Preeclampsia (PE) is a pregnancy complication that is characterized by high blood pressure and is associated with high maternal and fetal morbidities. At a mechanistic level, PE is characterized by reduced invasion ability of trophoblasts. Collagen triple helix repeat containing-1 (CTHRC1) is a well-known tumor-promoting factor in several malignant tumors, but its role in trophoblasts remains unknown. In this study, we characterized the expression of CTHRC1 in placenta tissue samples from PE pregnancies and from normal pregnancies. We used the trophoblasts cell lines HTR-8/SVneo and JEG-3 to investigate the role of CTHRC1 in cell migration, invasion and proliferation. Western blot, PCR and TOP/FOP luciferase activity assays were used to investigate the molecular mechanisms underlying these cell behaviors. Placenta tissue samples obtained from pregnant women with PE expressed lower levels of CTHRC1 than those of placenta tissues from women with normal pregnancies. Down-regulation of CTHRC1 impaired cell proliferation, migration and invasion of trophoblasts, while CTHRC1 overexpression promoted nuclear translocation of β-catenin, a result that was further confirmed by TOP/FOP luciferase activity assay.
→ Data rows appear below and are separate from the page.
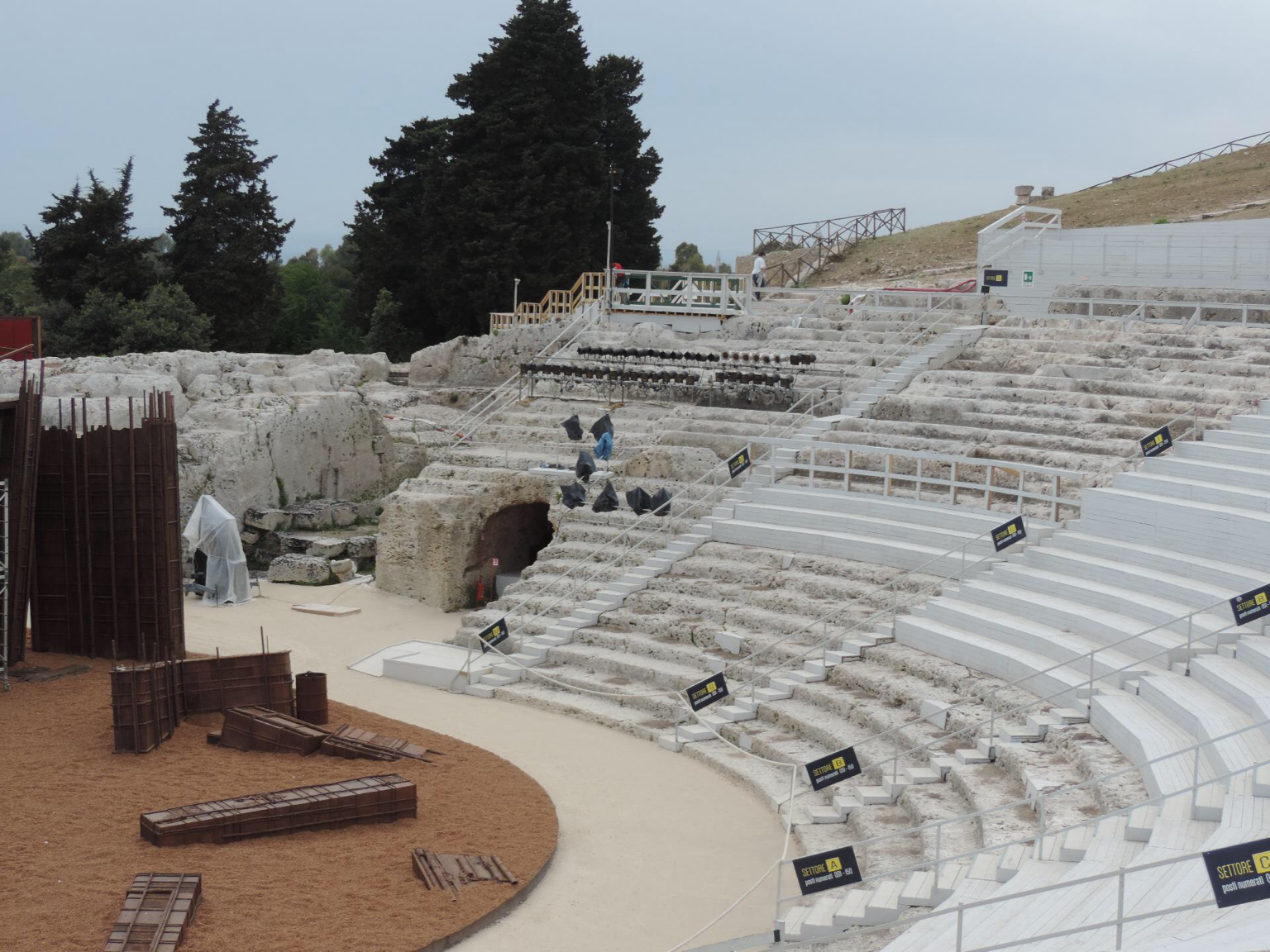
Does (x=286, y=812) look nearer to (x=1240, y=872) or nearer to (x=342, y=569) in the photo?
(x=1240, y=872)

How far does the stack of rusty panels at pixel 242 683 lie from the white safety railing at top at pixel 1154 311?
51.1ft

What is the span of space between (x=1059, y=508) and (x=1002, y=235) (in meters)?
11.0

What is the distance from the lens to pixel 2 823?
488 inches

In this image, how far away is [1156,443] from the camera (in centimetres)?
1844

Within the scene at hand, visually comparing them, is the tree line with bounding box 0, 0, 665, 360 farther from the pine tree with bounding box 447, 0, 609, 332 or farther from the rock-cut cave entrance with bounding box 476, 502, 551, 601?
the rock-cut cave entrance with bounding box 476, 502, 551, 601

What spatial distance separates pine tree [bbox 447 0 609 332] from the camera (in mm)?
40938

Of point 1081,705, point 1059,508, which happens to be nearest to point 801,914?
point 1081,705

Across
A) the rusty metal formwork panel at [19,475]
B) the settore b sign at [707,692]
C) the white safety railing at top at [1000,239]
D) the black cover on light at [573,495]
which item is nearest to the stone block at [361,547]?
the black cover on light at [573,495]

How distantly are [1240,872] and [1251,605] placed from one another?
5563 millimetres

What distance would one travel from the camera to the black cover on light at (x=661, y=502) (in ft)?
70.3

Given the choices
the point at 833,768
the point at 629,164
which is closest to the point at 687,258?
the point at 629,164

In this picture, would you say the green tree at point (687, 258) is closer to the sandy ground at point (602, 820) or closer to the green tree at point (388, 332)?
the green tree at point (388, 332)

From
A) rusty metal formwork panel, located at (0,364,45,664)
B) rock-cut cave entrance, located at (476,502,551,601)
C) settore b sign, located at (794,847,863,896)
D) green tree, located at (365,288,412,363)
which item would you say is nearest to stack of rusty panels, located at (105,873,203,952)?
settore b sign, located at (794,847,863,896)

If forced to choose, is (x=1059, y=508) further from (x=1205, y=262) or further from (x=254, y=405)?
(x=254, y=405)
Our findings suggest that CTHRC1 promotes migration and invasion of trophoblasts via reciprocal Wnt/β-catenin signaling pathway. Down-regulation of CTHRC1 may be a potential mechanism underpinning the development of preeclampsia.

先兆子痫 (PE) 是一种以高血压为特征的妊娠并发症，与母体和胎儿的高发病率有关。在机械水平上，PE 的特点是滋养细胞的侵袭能力降低。胶原蛋白三螺旋重复序列-1 (CTHRC1) 是几种恶性肿瘤中众所周知的促癌因子，但其在滋养细胞中的作用仍然未知。在这项研究中，我们表征了来自 PE 妊娠和正常妊娠的胎盘组织样本中 CTHRC1 的表达。我们使用滋养层细胞系 HTR-8/SVneo 和 JEG-3 来研究 CTHRC1 在细胞迁移、侵袭和增殖中的作用。使用蛋白质印迹、PCR 和 TOP/FOP 荧光素酶活性测定来研究这些细胞行为背后的分子机制。从患有 PE 的孕妇获得的胎盘组织样本表达的 CTHRC1 水平低于来自正常妊娠妇女的胎盘组织样本。CTHRC1 的下调损害了滋养细胞的增殖、迁移和侵袭，而 CTHRC1 的过表达促进了 β-catenin 的核转位，TOP/FOP 荧光素酶活性测定进一步证实了这一结果。我们的研究结果表明，CTHRC1 通过相互的 Wnt/β-catenin 信号通路促进滋养细胞的迁移和侵袭。CTHRC1 的下调可能是支持先兆子痫发展的潜在机制。而 CTHRC1 过表达促进了 β-catenin 的核转位，这一结果通过 TOP/FOP 荧光素酶活性测定得到了进一步证实。我们的研究结果表明，CTHRC1 通过相互的 Wnt/β-catenin 信号通路促进滋养细胞的迁移和侵袭。CTHRC1 的下调可能是支持先兆子痫发展的潜在机制。而 CTHRC1 过表达促进了 β-catenin 的核转位，这一结果通过 TOP/FOP 荧光素酶活性测定得到了进一步证实。我们的研究结果表明，CTHRC1 通过相互的 Wnt/β-catenin 信号通路促进滋养细胞的迁移和侵袭。CTHRC1 的下调可能是支持先兆子痫发展的潜在机制。